Alexandra Gamanenko is a senior Ukrainin translator and editor of the Literary Translation Department at Design Studio. I read her entry and thought: it needs to be reproduced, so that more people get to read it.
So here we go:
(1)"Translator" is a profession: Wrong! There is no such thing as “just translator” anymore — almost all translators work in their own niches, translating types of texts they are familiar with in the fields they have at least basic knowledge. Such an approach helps translators ensure the highest quality and save time, both clients’ and their own. That is why a translator, who works with texts on IT or medicine, will refuse to take, say, an article on theoretical physics or a book of nursery rhymes.
In actual fact, the Australian Institute of Interpreters and Translators has a Code of Professional Conduct which bars its members from taking work they are not competent in on ethical grounds.

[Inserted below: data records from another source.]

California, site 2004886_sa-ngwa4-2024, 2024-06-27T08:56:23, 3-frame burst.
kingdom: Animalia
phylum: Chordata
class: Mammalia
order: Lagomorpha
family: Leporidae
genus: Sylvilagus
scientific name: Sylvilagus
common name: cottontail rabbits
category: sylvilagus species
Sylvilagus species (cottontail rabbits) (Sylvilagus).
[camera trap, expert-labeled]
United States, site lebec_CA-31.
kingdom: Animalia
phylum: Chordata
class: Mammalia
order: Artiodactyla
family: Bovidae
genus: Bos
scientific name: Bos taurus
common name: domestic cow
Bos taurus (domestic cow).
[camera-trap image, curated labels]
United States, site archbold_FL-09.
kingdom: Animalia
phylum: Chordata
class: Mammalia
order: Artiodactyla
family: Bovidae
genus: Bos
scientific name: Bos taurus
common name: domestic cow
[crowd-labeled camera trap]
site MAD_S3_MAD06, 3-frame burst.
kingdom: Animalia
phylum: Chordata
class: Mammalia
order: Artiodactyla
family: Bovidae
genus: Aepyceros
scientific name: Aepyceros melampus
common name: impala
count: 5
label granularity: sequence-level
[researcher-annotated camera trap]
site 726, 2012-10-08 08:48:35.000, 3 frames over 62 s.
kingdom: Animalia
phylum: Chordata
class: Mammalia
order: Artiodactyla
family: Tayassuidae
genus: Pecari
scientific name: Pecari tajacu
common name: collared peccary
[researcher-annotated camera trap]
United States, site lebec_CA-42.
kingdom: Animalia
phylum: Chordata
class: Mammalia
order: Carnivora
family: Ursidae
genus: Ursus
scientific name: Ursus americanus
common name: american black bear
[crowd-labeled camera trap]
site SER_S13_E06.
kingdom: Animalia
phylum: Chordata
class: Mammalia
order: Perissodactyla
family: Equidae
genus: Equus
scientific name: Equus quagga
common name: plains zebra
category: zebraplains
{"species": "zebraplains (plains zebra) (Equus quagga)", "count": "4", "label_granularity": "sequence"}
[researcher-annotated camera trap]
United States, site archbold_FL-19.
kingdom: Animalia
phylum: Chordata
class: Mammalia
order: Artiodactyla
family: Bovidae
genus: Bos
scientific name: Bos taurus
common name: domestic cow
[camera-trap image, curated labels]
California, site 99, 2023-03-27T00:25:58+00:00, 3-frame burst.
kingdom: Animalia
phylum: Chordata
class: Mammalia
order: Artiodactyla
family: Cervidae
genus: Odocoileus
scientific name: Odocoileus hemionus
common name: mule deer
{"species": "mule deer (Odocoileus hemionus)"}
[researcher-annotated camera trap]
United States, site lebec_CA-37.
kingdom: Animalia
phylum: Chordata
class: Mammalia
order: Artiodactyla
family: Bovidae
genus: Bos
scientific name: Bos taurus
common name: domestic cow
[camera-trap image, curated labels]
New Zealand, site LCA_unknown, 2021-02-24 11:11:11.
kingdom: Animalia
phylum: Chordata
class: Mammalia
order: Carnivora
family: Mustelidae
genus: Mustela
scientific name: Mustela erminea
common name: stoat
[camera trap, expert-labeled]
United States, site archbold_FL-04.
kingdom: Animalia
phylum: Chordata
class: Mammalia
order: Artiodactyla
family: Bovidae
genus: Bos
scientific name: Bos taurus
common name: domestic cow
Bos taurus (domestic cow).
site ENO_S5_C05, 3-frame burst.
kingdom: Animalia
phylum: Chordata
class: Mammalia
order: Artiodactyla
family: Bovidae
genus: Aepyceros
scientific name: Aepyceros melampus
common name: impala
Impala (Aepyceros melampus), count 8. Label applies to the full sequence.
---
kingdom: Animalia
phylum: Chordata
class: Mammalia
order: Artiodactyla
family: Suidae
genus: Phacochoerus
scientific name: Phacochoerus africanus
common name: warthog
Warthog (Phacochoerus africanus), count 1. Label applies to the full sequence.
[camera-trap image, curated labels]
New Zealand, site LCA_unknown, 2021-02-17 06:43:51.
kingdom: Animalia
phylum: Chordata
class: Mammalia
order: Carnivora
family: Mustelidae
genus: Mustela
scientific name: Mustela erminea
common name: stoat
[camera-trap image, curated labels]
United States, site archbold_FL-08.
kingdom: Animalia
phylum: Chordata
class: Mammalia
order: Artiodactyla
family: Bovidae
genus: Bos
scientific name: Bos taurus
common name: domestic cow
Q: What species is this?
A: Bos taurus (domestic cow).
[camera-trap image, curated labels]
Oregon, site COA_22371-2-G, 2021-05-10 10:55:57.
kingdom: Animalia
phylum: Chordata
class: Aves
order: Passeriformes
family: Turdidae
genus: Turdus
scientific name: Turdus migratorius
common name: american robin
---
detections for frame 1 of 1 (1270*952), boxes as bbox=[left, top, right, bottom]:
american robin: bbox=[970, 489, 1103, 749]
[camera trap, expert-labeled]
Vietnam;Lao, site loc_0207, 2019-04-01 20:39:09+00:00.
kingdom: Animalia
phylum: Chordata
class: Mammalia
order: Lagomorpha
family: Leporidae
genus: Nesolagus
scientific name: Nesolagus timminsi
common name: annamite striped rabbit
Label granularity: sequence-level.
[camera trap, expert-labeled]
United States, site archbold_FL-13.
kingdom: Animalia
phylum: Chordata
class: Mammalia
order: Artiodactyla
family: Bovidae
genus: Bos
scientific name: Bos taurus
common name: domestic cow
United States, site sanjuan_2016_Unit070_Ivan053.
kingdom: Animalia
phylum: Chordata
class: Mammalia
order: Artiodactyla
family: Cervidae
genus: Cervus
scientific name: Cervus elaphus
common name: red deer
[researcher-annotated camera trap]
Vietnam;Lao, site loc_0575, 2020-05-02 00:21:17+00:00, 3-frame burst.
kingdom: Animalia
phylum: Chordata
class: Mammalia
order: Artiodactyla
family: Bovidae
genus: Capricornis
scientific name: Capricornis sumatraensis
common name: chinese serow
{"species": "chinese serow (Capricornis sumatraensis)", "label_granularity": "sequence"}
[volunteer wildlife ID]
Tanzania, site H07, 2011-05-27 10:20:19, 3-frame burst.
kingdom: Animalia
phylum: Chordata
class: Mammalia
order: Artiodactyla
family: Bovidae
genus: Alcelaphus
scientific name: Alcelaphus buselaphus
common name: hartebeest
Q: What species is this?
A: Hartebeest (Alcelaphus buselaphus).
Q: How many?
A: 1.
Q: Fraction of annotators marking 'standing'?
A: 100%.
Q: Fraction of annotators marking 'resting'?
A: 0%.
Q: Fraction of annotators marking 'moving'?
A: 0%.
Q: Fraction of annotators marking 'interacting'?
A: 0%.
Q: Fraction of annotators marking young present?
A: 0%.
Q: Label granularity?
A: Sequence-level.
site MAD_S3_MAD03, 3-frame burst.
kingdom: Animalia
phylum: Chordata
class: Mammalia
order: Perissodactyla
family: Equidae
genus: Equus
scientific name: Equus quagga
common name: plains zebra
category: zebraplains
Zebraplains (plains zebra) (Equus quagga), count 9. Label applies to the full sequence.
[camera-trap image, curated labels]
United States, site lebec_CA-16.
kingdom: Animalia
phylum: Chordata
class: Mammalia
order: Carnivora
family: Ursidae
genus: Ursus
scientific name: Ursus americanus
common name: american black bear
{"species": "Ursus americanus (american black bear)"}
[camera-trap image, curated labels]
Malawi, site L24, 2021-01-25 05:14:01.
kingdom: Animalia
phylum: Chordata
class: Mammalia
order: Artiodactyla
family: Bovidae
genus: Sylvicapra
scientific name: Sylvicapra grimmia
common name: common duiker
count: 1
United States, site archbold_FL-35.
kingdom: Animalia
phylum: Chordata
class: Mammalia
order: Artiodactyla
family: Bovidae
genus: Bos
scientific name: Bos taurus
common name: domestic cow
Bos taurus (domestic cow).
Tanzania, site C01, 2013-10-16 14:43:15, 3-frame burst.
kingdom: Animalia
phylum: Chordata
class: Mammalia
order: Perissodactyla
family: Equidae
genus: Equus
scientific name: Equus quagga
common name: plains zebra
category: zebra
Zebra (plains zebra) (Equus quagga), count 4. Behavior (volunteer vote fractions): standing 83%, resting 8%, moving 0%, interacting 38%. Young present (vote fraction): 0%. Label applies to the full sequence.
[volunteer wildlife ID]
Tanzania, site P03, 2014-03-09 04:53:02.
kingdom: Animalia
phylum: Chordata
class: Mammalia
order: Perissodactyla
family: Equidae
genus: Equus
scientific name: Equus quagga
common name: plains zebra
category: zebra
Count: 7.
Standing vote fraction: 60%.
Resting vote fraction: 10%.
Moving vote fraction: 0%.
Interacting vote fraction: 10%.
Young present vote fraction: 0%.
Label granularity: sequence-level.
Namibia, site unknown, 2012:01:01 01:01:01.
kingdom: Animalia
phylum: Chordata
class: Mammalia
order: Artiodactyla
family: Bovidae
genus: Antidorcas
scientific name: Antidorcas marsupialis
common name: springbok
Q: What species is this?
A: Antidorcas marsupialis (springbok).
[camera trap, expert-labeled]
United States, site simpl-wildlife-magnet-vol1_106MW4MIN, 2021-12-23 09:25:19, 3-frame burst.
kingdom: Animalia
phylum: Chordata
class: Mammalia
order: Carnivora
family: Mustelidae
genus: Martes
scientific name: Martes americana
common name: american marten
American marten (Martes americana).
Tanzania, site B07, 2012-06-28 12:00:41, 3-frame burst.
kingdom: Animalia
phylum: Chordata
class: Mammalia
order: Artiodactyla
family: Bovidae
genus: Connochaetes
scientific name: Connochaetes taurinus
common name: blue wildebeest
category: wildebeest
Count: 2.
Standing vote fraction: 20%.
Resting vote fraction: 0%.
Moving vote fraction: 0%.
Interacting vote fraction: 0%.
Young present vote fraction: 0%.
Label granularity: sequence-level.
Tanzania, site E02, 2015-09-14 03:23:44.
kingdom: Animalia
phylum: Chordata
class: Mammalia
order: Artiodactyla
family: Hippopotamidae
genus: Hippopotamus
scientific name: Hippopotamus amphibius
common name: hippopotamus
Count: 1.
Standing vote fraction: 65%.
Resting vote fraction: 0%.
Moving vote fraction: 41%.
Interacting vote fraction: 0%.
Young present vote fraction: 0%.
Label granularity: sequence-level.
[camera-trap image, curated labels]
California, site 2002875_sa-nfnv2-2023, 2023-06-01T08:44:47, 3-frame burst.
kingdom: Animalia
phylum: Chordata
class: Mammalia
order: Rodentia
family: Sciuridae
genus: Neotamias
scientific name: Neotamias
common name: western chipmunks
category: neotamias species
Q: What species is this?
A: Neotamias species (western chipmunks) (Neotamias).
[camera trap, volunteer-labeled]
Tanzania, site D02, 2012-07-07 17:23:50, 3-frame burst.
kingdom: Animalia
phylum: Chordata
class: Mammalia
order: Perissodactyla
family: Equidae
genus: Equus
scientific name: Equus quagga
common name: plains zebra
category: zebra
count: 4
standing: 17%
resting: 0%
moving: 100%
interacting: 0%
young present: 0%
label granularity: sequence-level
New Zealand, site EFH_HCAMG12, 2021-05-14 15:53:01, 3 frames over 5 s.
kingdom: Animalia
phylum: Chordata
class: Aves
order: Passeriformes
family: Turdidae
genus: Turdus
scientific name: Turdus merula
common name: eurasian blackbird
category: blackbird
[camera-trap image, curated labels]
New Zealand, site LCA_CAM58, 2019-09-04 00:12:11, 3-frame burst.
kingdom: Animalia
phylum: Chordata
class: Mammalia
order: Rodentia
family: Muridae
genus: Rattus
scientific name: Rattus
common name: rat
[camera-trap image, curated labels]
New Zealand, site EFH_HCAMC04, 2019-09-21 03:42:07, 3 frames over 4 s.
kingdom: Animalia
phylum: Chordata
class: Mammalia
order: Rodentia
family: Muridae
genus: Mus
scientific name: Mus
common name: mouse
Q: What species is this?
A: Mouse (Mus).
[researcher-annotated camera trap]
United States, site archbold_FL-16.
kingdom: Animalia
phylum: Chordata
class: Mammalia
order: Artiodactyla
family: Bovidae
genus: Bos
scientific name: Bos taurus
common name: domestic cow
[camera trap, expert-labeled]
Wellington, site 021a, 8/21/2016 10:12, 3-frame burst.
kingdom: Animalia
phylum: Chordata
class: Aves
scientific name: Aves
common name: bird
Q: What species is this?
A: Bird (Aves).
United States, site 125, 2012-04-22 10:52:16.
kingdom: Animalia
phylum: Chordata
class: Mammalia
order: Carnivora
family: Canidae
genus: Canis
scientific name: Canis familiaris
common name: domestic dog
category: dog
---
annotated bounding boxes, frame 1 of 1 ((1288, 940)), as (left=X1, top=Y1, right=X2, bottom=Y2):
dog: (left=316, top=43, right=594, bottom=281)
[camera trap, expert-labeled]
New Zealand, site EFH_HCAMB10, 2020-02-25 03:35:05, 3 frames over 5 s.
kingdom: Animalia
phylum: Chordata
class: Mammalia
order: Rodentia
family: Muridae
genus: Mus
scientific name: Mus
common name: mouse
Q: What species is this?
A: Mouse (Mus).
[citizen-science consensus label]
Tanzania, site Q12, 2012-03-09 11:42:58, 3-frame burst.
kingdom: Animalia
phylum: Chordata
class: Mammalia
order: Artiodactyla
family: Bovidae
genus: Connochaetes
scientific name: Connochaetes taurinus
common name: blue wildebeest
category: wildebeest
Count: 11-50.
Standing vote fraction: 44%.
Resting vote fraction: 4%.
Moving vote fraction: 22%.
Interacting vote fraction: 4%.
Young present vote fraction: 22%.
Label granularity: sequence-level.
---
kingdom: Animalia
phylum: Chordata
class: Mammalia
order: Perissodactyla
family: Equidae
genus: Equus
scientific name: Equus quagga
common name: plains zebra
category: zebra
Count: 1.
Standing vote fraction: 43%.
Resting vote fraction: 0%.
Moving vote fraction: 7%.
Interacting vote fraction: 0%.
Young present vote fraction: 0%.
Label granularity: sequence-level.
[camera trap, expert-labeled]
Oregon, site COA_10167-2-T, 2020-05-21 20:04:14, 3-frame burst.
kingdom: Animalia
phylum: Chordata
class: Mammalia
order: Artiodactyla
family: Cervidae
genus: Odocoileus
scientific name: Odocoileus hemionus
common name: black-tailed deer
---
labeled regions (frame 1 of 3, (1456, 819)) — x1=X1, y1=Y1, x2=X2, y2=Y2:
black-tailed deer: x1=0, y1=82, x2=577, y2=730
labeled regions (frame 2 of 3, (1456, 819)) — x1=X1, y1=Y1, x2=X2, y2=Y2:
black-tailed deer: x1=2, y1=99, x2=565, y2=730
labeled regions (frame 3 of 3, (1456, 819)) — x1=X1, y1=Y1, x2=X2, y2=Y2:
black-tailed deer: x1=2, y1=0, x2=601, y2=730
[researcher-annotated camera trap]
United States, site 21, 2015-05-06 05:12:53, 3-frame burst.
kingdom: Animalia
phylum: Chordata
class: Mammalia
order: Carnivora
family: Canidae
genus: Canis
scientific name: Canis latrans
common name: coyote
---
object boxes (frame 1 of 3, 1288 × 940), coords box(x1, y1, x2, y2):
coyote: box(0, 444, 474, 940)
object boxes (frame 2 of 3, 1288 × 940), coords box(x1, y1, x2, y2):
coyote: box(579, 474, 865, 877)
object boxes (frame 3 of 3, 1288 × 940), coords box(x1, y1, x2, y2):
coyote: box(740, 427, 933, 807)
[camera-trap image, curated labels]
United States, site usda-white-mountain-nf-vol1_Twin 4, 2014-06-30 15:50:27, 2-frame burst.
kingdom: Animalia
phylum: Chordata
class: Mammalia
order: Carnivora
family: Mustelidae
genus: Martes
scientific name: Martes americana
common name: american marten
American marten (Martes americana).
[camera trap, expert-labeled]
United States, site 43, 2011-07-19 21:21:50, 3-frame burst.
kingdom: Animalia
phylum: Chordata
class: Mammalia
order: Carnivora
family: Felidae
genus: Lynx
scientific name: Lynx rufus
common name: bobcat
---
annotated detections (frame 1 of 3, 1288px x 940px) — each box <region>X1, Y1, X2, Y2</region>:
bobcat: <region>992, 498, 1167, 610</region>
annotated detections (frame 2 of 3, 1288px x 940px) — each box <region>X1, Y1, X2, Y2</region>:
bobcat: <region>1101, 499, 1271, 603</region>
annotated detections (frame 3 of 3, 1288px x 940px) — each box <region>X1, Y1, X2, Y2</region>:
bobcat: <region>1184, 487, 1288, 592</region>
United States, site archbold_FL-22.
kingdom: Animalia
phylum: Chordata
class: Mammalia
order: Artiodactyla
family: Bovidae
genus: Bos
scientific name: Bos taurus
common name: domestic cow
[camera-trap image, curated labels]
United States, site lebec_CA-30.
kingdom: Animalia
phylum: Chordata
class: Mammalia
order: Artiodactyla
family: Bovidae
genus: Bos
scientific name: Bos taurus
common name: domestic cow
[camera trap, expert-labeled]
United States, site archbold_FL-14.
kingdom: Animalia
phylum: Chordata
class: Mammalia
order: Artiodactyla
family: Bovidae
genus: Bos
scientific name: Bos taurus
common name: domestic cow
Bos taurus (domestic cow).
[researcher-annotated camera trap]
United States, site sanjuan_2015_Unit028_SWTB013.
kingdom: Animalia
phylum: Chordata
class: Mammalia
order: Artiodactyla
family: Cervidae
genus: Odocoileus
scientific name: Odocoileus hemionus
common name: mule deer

(2)The only thing a good translator needs is to know well is some foreign language. A bit like saying that all I need to be a dentist is a set of teeth! Knowing a foreign language is important. But so is knowing well the translator's NATIVE language. People assume that if some language is somebody’s mother tongue, they know it well. But there are millions of native speakers who have poor vocabulary and lack speaking or writing skills. People who can’t express their thoughts well enough in their native language will make mediocre translators. Being literate does not make you a Stephen King, does it?
(3) ALL good interpreters and translators can do each other’s work WELL. Sure. Define "well" and "good", please? Translating and interpreting require completely different skills. Of course, there are those who can combine do both jobs equally well, but not everyone. A shy bookworm with a stage fright can make an excellent translator, but never be a good interpreter.